“No need to be racist, Oskar.”
“Sorry,” he said through a smile. “But I thought you might like to know the third thing.”
“I think I would.”
“Mr. Hall just arrived in Warsaw, from London, an hour ago. Another couple hours, and we’ll have the hotel and room number.”
Erika blinked at him. It was excellent work, but Oskar was too easily charmed by his successes. “You’re going there, of course.”
“Of course,” he said. “As soon as my boss is put back on the case.”
“Right.” She groaned to her feet. “Give me a minute.”
Once she reached Dieter Reich’s dusty basement office, it only took seven minutes-more time had been spent getting there. She made her case concisely. All it took was a suspicion of helping the enemy for not only this case but his career to slip from his hands. An early dismissal, and then his entire pension would be called into question. “It would certainly be hard on Dana.
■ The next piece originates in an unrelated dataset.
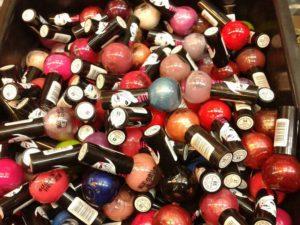 Top 20 Best Nail Polish Brands – Reliable Brands You Can Trust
The loss of money, of course, but the details of the affair-it would crush her, I imagine.”
By the time she returned to her office, she desired nothing more than a long bath to wash off the dirt, and Oskar misinterpreted her expression as failure. “Ask the motor pool for something reliable,” she told him. “Dieter will okay it.”
“How did you do it?”
She took a long time to settle back into her chair. “I put on the clothes of the kind of people we hate.” She stared a moment at her desk, then peered up at him. “The trouble is, they fit rather well.”
Despite the fact that, at thirty-two now, Oskar Leintz had been only fourteen when the German Democratic Republic ceased to exist, he would remain, for the rest of his life, an Ossi living in the West. It was a fact he was never able to forget, particularly when he traveled back to Leipzig for family gatherings. His parents still considered Munich a foreign city.
He sometimes wondered if this in-betweenness, or this lingering outsider status, was why Erika Schwartz had plucked him out of the training center in 2000 as her personal assistant. When he asked, she joked, “You looked like you could lift things, which is really all I need. Someone who can lift things.”
Things like you? he’d wanted to ask, but at that point he still had no idea how good she was. Her name had come up among the other students, no more than rumors about an obese, caustic woman who could take a stack of files and ferret out a mole and turn him into a triple agent, all without leaving her desk. It took a while before he finally believed the rumors.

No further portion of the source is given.